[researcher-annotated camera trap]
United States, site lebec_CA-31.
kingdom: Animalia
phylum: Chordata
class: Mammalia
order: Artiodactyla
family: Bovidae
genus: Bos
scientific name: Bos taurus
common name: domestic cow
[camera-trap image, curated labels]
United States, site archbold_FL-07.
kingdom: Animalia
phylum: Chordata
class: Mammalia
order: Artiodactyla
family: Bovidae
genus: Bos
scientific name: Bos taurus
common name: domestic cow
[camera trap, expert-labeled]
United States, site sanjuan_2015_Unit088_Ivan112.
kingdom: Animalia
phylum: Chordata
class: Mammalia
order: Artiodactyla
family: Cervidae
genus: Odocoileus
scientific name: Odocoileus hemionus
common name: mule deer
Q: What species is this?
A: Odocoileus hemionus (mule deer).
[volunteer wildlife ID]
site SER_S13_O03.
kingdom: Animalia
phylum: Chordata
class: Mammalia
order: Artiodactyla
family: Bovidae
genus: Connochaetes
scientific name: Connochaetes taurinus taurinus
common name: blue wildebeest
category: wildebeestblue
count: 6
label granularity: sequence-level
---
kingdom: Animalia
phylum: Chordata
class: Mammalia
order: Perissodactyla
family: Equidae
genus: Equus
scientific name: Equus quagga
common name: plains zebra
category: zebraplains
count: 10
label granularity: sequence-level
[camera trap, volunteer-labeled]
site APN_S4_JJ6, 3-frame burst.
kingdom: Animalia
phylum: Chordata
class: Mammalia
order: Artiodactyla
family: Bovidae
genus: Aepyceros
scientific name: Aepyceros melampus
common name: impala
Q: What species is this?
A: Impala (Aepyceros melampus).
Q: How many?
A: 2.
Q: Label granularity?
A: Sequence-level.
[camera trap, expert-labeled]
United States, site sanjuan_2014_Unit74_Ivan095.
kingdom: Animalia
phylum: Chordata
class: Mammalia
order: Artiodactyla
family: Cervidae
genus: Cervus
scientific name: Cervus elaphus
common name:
----
[EXERCISE AIM]:
Take the data above and return it exactly.

[SOLUTION]:
[researcher-annotated camera trap]
United States, site lebec_CA-31.
kingdom: Animalia
phylum: Chordata
class: Mammalia
order: Artiodactyla
family: Bovidae
genus: Bos
scientific name: Bos taurus
common name: domestic cow
[camera-trap image, curated labels]
United States, site archbold_FL-07.
kingdom: Animalia
phylum: Chordata
class: Mammalia
order: Artiodactyla
family: Bovidae
genus: Bos
scientific name: Bos taurus
common name: domestic cow
[camera trap, expert-labeled]
United States, site sanjuan_2015_Unit088_Ivan112.
kingdom: Animalia
phylum: Chordata
class: Mammalia
order: Artiodactyla
family: Cervidae
genus: Odocoileus
scientific name: Odocoileus hemionus
common name: mule deer
Q: What species is this?
A: Odocoileus hemionus (mule deer).
[volunteer wildlife ID]
site SER_S13_O03.
kingdom: Animalia
phylum: Chordata
class: Mammalia
order: Artiodactyla
family: Bovidae
genus: Connochaetes
scientific name: Connochaetes taurinus taurinus
common name: blue wildebeest
category: wildebeestblue
count: 6
label granularity: sequence-level
---
kingdom: Animalia
phylum: Chordata
class: Mammalia
order: Perissodactyla
family: Equidae
genus: Equus
scientific name: Equus quagga
common name: plains zebra
category: zebraplains
count: 10
label granularity: sequence-level
[camera trap, volunteer-labeled]
site APN_S4_JJ6, 3-frame burst.
kingdom: Animalia
phylum: Chordata
class: Mammalia
order: Artiodactyla
family: Bovidae
genus: Aepyceros
scientific name: Aepyceros melampus
common name: impala
Q: What species is this?
A: Impala (Aepyceros melampus).
Q: How many?
A: 2.
Q: Label granularity?
A: Sequence-level.
[camera trap, expert-labeled]
United States, site sanjuan_2014_Unit74_Ivan095.
kingdom: Animalia
phylum: Chordata
class: Mammalia
order: Artiodactyla
family: Cervidae
genus: Cervus
scientific name: Cervus elaphus
common name:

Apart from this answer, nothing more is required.